EXTRACTED DATA:
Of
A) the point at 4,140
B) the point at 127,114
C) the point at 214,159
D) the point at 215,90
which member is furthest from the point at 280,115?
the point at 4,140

DESCRIPTION OF THE TASK: Format the data above as a JSON list of strings, one string per line, leaving out any blank lines.

THE OUTPUT:
[
  "Of",
  "A) the point at 4,140",
  "B) the point at 127,114",
  "C) the point at 214,159",
  "D) the point at 215,90",
  "which member is furthest from the point at 280,115?",
  "the point at 4,140"
]